Collected data entries:
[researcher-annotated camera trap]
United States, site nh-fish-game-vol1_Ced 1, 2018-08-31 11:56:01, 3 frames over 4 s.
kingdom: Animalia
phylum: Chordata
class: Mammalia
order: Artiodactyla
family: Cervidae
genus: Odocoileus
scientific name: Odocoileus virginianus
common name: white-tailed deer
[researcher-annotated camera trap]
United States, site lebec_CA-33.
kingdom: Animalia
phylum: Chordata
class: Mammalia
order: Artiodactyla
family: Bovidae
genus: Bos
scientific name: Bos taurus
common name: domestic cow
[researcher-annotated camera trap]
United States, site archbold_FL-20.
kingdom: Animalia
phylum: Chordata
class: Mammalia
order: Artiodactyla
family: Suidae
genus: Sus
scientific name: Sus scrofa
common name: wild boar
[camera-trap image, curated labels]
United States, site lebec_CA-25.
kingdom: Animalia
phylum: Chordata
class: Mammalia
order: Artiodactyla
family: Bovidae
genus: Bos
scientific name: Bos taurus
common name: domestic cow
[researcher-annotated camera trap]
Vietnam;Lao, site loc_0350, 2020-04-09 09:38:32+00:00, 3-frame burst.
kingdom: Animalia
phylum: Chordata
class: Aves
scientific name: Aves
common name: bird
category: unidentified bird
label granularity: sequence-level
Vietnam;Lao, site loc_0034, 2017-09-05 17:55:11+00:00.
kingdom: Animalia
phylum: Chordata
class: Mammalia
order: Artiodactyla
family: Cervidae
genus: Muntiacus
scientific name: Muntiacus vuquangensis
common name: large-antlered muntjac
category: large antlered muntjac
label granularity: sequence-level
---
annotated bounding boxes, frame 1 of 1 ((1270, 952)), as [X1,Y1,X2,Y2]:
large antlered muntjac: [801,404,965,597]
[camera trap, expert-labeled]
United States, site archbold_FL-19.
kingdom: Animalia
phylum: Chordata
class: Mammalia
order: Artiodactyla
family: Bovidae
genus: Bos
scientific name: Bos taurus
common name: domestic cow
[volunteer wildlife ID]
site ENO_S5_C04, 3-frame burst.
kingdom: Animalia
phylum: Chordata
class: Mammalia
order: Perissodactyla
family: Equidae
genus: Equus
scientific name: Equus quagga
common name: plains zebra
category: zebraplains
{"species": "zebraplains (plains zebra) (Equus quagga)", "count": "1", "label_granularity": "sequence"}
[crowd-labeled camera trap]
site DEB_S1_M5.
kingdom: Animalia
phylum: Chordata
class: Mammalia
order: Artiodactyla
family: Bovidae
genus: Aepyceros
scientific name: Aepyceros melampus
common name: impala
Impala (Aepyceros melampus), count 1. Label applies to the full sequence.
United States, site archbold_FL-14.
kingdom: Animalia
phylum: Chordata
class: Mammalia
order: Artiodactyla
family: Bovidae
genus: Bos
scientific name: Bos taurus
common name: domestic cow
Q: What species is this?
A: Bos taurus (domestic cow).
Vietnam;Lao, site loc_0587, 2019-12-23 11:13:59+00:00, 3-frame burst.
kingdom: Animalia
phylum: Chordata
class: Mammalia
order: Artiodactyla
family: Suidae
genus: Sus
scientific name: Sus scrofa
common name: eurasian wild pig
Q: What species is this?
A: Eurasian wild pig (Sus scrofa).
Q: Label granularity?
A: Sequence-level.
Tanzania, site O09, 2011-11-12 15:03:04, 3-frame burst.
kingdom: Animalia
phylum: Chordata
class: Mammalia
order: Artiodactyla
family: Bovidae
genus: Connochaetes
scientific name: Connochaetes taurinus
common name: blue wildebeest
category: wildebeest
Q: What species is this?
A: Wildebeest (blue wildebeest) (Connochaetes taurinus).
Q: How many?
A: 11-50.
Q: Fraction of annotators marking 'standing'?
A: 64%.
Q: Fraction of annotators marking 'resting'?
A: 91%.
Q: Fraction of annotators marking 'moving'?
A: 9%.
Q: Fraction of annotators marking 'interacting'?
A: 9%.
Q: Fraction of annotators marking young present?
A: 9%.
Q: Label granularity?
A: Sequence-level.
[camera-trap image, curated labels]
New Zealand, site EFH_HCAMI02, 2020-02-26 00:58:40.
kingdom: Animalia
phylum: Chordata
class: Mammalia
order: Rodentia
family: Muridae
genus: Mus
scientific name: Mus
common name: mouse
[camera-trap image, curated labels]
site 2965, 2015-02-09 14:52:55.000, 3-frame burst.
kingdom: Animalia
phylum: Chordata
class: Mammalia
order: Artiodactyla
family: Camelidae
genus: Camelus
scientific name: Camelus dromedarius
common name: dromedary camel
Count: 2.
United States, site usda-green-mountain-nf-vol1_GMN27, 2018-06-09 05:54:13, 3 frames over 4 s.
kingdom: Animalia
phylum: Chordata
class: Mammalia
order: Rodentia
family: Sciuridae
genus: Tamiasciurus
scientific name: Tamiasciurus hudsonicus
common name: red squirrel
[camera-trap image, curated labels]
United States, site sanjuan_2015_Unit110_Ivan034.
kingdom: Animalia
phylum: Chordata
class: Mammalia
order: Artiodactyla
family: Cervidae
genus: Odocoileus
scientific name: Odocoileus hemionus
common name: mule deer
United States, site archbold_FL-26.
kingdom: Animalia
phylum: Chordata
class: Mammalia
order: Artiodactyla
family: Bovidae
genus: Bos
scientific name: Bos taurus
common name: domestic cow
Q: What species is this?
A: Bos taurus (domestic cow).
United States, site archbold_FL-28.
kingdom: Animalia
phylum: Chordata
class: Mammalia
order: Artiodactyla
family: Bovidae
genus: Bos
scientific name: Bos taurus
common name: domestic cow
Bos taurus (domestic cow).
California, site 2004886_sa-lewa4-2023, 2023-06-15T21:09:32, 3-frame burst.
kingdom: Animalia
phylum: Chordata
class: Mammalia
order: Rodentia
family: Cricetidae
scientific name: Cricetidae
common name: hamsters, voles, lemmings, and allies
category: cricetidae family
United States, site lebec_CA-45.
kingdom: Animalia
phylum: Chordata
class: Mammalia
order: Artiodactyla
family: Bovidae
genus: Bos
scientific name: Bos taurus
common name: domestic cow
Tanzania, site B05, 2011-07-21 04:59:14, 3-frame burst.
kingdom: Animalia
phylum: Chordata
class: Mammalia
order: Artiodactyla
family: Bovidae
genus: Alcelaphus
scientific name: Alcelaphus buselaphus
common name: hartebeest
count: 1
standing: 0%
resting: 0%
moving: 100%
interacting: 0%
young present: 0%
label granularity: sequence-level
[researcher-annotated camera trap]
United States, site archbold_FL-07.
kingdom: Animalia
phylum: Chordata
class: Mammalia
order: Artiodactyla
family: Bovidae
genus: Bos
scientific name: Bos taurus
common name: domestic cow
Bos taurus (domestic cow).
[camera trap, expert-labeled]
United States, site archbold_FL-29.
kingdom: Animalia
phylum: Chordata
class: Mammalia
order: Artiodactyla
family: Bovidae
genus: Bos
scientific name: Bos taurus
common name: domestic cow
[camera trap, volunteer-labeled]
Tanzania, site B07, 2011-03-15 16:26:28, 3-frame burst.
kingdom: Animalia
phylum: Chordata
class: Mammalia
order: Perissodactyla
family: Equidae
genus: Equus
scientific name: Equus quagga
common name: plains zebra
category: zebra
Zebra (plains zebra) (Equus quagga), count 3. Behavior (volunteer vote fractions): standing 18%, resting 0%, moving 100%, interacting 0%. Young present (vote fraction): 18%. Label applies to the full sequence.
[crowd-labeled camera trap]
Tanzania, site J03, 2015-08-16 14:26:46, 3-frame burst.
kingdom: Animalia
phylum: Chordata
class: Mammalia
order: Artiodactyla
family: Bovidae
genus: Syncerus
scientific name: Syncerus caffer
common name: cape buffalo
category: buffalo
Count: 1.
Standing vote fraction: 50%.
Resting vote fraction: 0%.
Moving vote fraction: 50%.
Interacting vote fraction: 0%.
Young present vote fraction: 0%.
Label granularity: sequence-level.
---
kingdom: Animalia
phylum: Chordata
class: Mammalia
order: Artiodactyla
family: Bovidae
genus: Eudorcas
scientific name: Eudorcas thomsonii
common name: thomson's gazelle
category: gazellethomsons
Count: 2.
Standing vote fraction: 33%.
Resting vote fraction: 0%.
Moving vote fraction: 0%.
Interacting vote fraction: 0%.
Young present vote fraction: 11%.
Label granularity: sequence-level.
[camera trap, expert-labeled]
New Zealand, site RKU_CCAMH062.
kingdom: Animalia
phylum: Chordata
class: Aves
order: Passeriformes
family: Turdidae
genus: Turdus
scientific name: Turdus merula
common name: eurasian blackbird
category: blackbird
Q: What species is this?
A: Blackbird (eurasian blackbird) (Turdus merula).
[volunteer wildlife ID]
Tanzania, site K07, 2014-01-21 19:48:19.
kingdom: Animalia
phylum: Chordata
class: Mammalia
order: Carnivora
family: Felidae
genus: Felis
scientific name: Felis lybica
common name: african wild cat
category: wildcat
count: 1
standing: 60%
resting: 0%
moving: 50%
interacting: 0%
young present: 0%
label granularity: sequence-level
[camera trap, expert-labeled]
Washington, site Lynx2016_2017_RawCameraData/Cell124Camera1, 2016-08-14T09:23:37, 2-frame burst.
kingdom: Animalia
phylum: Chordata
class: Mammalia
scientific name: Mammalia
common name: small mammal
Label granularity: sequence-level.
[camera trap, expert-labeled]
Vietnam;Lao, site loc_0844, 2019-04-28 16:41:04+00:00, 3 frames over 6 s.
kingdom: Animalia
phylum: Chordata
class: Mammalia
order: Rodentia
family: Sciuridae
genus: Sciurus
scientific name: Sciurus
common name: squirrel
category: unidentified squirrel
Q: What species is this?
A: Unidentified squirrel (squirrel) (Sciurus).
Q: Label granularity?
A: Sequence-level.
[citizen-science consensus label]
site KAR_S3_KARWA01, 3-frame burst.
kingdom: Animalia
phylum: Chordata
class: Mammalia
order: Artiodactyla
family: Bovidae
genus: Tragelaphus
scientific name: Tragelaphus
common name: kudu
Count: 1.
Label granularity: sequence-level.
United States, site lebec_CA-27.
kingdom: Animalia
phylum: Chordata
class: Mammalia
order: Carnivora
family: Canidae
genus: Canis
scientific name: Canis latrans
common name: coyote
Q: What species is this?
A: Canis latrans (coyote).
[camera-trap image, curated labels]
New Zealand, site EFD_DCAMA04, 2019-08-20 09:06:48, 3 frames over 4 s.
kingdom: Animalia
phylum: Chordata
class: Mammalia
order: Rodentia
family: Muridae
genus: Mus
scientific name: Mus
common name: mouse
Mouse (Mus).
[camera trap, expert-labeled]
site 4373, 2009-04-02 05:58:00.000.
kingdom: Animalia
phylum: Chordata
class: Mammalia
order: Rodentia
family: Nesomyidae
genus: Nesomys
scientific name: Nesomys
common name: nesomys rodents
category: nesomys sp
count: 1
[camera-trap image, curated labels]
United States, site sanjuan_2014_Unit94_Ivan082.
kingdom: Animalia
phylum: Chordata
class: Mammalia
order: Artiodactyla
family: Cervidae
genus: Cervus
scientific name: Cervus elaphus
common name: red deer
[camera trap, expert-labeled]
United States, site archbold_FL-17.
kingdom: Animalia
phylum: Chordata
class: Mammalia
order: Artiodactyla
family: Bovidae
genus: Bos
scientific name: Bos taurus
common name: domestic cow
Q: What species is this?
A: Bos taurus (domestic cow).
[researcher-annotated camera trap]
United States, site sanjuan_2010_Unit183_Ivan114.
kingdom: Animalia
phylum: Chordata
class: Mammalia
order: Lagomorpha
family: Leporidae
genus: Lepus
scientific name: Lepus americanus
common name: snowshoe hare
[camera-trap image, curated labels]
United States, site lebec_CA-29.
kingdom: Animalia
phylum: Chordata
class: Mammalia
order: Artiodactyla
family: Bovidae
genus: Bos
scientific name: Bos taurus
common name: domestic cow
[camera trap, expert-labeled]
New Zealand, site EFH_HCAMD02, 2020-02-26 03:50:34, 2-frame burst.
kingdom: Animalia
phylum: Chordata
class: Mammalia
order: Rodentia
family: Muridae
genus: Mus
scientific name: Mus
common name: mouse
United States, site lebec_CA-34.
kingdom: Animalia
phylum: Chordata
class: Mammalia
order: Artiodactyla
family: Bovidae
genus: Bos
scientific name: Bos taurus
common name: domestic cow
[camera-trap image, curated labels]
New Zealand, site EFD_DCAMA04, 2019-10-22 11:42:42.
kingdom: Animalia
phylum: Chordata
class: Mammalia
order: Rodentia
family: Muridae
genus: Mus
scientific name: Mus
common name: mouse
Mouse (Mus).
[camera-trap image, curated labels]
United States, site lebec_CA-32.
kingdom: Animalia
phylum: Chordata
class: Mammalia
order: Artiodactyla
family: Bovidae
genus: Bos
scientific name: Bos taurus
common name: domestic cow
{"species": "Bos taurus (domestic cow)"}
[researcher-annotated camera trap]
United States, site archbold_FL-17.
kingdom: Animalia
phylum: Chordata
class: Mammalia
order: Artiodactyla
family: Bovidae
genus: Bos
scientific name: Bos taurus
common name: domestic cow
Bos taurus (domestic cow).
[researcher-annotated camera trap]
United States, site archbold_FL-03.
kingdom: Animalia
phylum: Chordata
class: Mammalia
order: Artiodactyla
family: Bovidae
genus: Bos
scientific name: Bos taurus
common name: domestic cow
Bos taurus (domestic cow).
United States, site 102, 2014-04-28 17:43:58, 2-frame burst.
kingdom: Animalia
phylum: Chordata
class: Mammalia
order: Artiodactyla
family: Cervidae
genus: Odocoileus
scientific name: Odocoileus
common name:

_BRIEF_. Give only the number of lines above that hold the string "Zealand".

_SOLUTION TO THE EXERCISE_. 5